___ Supplied data ___

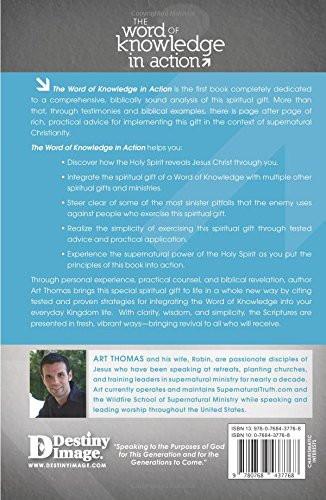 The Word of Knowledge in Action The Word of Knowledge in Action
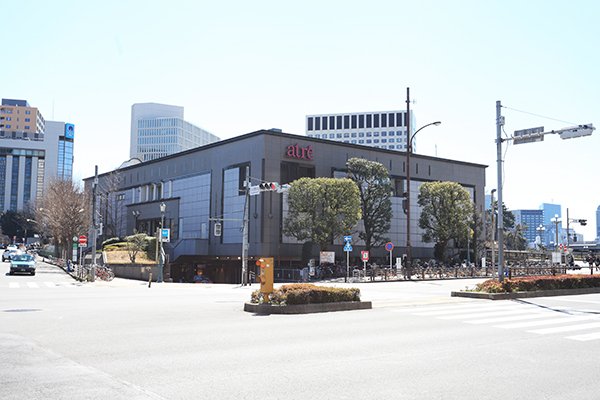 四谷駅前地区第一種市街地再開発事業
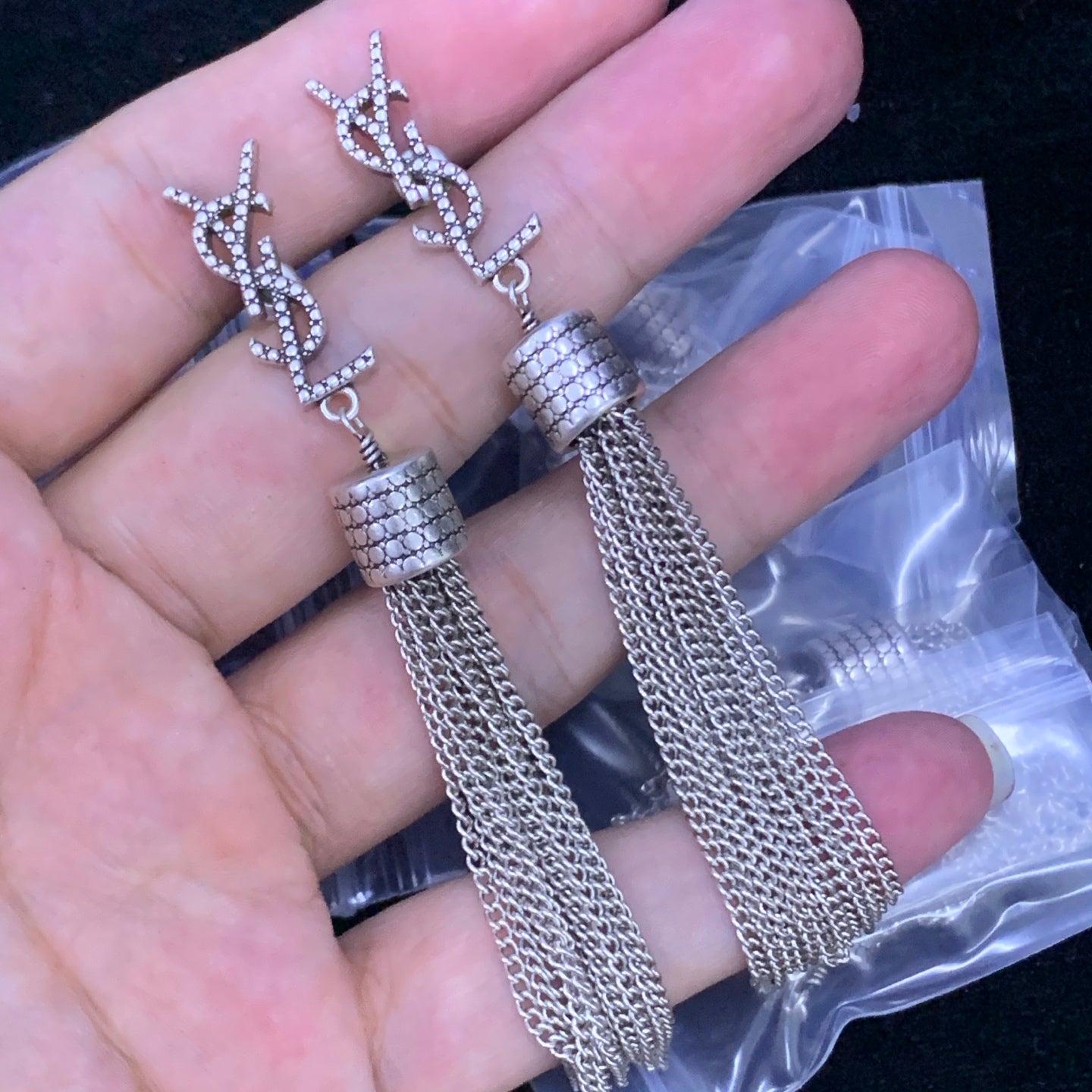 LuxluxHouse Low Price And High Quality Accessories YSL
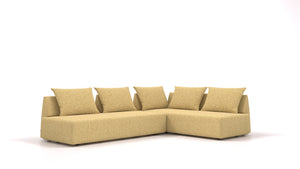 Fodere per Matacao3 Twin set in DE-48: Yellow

___

Problem to work on: Transcribe the data completely. No pictures should appear in the transcription.

Response box:
 The Word of Knowledge in Action The Word of Knowledge in Action
 四谷駅前地区第一種市街地再開発事業
 LuxluxHouse Low Price And High Quality Accessories YSL
 Fodere per Matacao3 Twin set in DE-48: Yellow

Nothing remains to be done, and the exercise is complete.